O FUTURO DECAPITADO
Não há nada que me ligue a algo, completamente de minha mente, hoje, é um espaço desconhecido, lugar ermo e solitário, facilmente ocupado por impressões, imagens, sonhos, pensamentos... indomáveis, turbulentos e agonizantes.
Tento concentrar-me e mirar-me no alvo certo, naquilo que sei que devo fazer e deve ser feito, mas as rédeas de minha jornada estão completamente soltas e desvencilhadas de minhas mãos.
Sei exatamente onde devo chegar e o que quero ter, no entanto tal qual uma diligência sem cocheiro e a correr precipitadamente sem se dar conta do que há pelo caminho, se é que há caminho, sem se dar conta onde termina o caminho, se é que há caminho, assim me encontro.
Sinto-me como se estivesse oco. Sinto-me como uma casa vazia, sem gente, sem móveis, completamente desocupada, fechada, onde só os fungos e ácaros são os seus moradores, felizes moradores, os quais se alegram em tacitamente destruírem toda estrutura do prédio. Chego a sentir o fedor agonizante do mofo que se espalha e enche o ambiente sorrateiramente.
Já não me reconheço. Olho-me, mas não me vejo. Procuro escutar-me, mas voz não há em mim. Uma noite sem fim pousou sobre mim, noite espessa, gélida e deprimente. Tateio em busca do caminho. Tatear é o meu máximo, é tudo que me resta.
Em mim só há tergiversação sem fim. Sou um ser transitivo indireto, mas sem sinalização pelo percurso que estou andando. desprendido e solto, assim estou.
Minha mente teimosamente caminha em sentido retrógrado, busca o passado desesperadamente, como água corrente que procura um escape, ainda que a leve à vala e à lama. Não tenho controle sobre meus pensamentos, assim como a água não tem controle sobre sua corrida, mas unicamente corre na direção de um nível mais baixo.
Meu corpo segue o mesmo caminho de minha mente. Atrofia-se. Quase não há mais força em meus gestos, meu andar é moroso. Meu sorriso sucumbiu-se, prostrou-se diante dos dilemas vividos nesses últimos dias. As comportas da desilusão se abriram sobre minha vida, tal qual o grande dilúvio, à época dos patriarcas, devastando todo e qualquer sonho, planos e aspirações.
O futuro, antes alegre, iluminado e reluzente, agora é um espectro fantasmagórico. Não me há contentamento em olhá-lo mesmo que de soslaio. O futuro deixou de ser futuro, pois o via tão nitidamente quanto a sombra de meu corpo projetada pela luz perpendicular do sol; via-o tão nitidamente quanto a roupa que reveste e protege meu corpo. Minha mente, diante de tudo isso, refugia-se obstinadamente no passado, sem querer de lá sair.
Ando de cabeça erguida, mas de espírito cabisbaixo; minha boca fala, mas meu espírito está taciturno e lúgubre. Todos hão de achar que estou vivo, no entanto morto estou.
Morto estou. Não há homem sem sonhos, sem planos, sem alegria, pois a vida de um homem se consubstancia na presença pulsante desses substantivos que se adjetivam nas suas expressões e condutas. Não há homem sem presente e sem futuro, e a mim só me resta o enclaustramento em um passado estático. Tudo de mim que se projetava para um futuro foi elidido.

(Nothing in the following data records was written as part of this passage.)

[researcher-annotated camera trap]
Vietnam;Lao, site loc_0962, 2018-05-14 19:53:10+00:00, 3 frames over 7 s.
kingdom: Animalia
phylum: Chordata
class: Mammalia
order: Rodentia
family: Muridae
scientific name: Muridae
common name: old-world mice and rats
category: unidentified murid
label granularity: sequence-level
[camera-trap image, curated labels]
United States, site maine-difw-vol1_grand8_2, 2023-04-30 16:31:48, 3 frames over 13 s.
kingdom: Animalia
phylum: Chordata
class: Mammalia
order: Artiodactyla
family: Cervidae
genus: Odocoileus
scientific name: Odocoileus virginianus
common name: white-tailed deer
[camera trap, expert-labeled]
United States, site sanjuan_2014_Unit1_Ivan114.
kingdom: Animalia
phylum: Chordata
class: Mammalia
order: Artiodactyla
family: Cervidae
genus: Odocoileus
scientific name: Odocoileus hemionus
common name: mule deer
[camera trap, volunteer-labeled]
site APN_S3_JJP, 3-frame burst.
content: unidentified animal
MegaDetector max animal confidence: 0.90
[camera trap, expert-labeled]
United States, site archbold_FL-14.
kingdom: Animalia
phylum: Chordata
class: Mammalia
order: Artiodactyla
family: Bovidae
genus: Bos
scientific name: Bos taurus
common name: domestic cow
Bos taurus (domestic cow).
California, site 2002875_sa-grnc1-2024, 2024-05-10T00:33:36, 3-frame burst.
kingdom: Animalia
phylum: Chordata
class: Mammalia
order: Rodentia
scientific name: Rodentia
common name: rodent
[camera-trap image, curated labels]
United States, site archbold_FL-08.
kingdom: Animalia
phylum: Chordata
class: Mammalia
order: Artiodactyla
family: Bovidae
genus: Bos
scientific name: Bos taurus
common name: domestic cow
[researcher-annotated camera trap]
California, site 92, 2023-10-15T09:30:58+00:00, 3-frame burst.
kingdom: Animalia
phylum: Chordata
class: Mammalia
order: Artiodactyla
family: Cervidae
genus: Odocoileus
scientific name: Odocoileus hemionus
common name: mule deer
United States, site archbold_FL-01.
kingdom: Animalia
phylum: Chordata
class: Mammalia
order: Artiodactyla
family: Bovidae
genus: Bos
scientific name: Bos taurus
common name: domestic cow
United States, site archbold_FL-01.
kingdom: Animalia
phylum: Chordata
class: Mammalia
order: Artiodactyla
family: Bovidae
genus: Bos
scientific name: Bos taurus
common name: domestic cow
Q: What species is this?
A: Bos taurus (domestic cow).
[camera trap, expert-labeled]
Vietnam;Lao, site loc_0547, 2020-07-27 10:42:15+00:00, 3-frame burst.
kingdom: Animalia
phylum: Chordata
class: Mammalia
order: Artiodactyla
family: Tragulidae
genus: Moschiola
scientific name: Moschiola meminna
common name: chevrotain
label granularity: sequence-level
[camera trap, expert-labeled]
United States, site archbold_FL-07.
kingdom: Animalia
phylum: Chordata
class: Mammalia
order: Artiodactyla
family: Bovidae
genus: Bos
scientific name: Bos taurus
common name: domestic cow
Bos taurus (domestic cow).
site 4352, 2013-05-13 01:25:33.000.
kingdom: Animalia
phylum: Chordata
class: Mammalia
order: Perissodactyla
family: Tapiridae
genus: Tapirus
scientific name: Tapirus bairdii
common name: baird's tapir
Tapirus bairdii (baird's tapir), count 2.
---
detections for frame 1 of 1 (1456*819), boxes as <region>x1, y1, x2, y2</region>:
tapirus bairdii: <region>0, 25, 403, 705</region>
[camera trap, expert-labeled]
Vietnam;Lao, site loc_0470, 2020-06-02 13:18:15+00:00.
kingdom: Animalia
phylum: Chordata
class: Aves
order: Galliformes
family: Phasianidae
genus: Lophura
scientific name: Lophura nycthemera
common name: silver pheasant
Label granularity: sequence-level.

O futuro?!! Decapitaram-no! E o seu sangue jorra e corre tal qual um tsunami devastando tudo que há pela sua frente não se importando se seu oponente seja um ser vivo ou não. Tudo que lhe importa e lhe satisfaz é destruir, destruir...
Vejo nos rostos das pessoas, que por mim passam, um sorriso e um toque de alegria, é certo que, em algumas, esse sorriso e esse toque de alegria são mais vívidos, do que em outras. Talvez, não o sei ao certo, seja apenas uma arma usada por elas para sobreviver diante de seus profundos dilemas, mas isso não vem ao caso. O que vem ao caso é que esse contraste entre mim e elas faz-me sentir um verme, um nada. E esse sentimento faz-me querer ficar longe de todos; longe desses rostos sorridentes, os quais fazem questão de revelar uma felicidade eterna, sem fim, onde nada a obstaculiza, uma autoestima exacerbadamente prepotente; pessoas que se vangloriam de serem completamente detentoras do controle do timão de suas vidas; pessoas que se jactanciam de que não há tsunami em suas vidas, mas apenas e tão somente pequeninas ondas, facilmente transponíveis.
Minha capacidade de vigilância emocional foi perpetrada pelo ataque sorrateiro e homicida de minhas escolhas e atitudes. Estou completamente hipovigil. E essa hipovigilância faz de mim um depósito, uma lixeira de todos os tipos de pensamentos depredatórios de minha mente, de meu espírito, de meu corpo.